Wegen Urkundenfälschung saß der Angeklagte vor dem Hattinger Amtsgericht. Doch der Sicherheitsingenieur wusste von nichts und wurde schließlich freigesprochen.

Wen man sich sehr gerne als Zeugen angehört hätte, wäre der frühere Inhaber eines Ingenieurbüros gewesen, für welches auch der Angeklagte gearbeitet hatte. Doch der Mann mit angeblichem Professorentitel ist lange tot und selbst im Internet findet man nichts über ihn. Es liegt der Verdacht nahe, dass er möglicherweise kein Professor war...
Ganz sicher aber hat er Mitarbeitern seines Büros Fortbildungen zum Thema Arbeitssicherheit aufs Auge gedrückt, sie Berichte und Arbeiten schreiben lassen und diese auch bewertet – und ihnen dann Abschlüsse und Titel ausländischer Universitäten verliehen.

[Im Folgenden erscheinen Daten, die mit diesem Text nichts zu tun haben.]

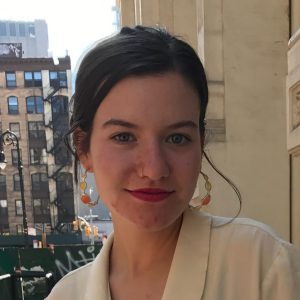 Two Experts on Mastering the Middle Part Hairstyle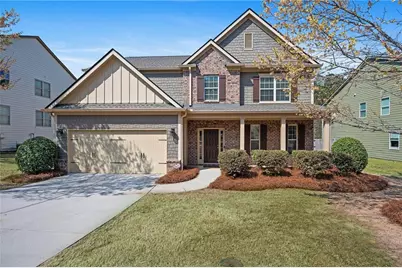 142 Manor Lane, Woodstock, GA 30188 - Photo 1
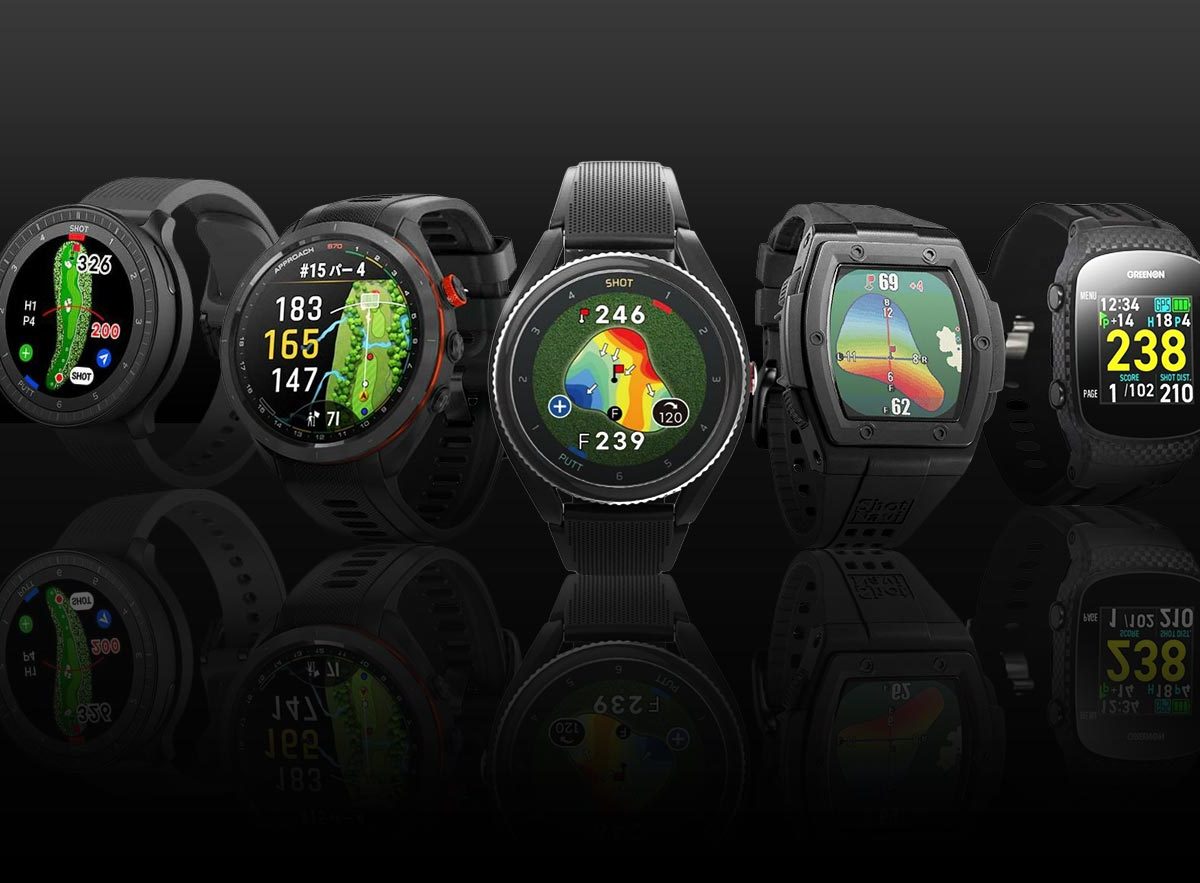 2026年】 GPSゴルフナビ 人気ランキングTOP10！売れ筋商品をご紹介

Für den Angeklagten ging es verbal in die Schweiz (denn persönlich war er nie dort), für einen weiteren Zeugen nach Oxford und für dessen Bruder, der aber mittlerweile auch schon verstorben ist, sogar nach Amerika.
Nun muss man sagen, dass die Vorfälle sehr lange zurückliegen, genauer in den neunziger Jahren.
Dass der Angeklagte überhaupt auf der Anklagebank sitzt, hat mit seiner Bewerbung bei einem internationalen Unternehmen 2013 zu tun. Bei der Überprüfung seines Lebenslaufes, in dem er die Zertifikate der Schweizer Universität angab, fielen Ungenauigkeiten auf und daraus ergab sich schließlich, dass die Unterlagen gefälscht waren.
Das aber wusste der Angeklagte nicht – sagt er jedenfalls. „Ich habe den Professor durch den hier anwesenden Zeugen kennengelernt. Zu diesem Zeitpunkt hatte ich eine Ausbildung abgeschlossen, war aber arbeitslos. Er stellte mir eine Anstellung in Aussicht, wenn ich einige Fortbildungen in der Schweiz zum Thema Arbeitssicherheitstechnik absolvieren würde. Das habe ich gemacht. Ich erhielt alle Unterlagen direkt von ihm und hatte in die Schweiz keine Kontakte. Ich habe zum Abschluss eine wissenschaftliche Arbeit geschrieben und diese wurde auch bewertet – von dem Professor. Von diesem habe ich auch das Zertifikat als Abschluss erhalten. Ich bin nicht auf den Gedanken gekommen, dass da irgendetwas nicht stimmen könnte.“
Einige Zeit hat der Angeklagte auch für den Professor gearbeitet, Geld für etwaige Fortbildungen soll nicht geflossen sein. Heute ist der Angeklagte als Angestellter in einem Unternehmen tätig und verdient gut. Er habe bei dieser Stelle, die er erst einige Monate habe, in der Bewerbung diese Zertifikate nicht genutzt.
Der Zeuge, der einen Professoren-Titel zu Unrecht führte, erklärte, er habe dies später erfahren und nutze den Titel natürlich nicht mehr. Zum Angeklagten will er jahrelang keinen Kontakt gehabt haben, erst seit kurzem wieder. Er gibt an, auch sein Bruder habe einen falschen Titel durch den Professor verliehen bekommen. Sein Bruder sei indes verstorben.
Das Büro des möglicherweise falschen Professors gibt es auch nicht mehr. Es wurde verkauft und unter anderem Namen weitergeführt.
Für den Angeklagten geht sein Strafprozess sehr glimpflich aus. Weil man ihm nicht nachweisen kann, dass er von den gefälschten Unterlagen wusste, wird das Verfahren gegen ihn auf Kosten der Landeskasse eingestellt. Seine eigenen Kosten trägt er selbst.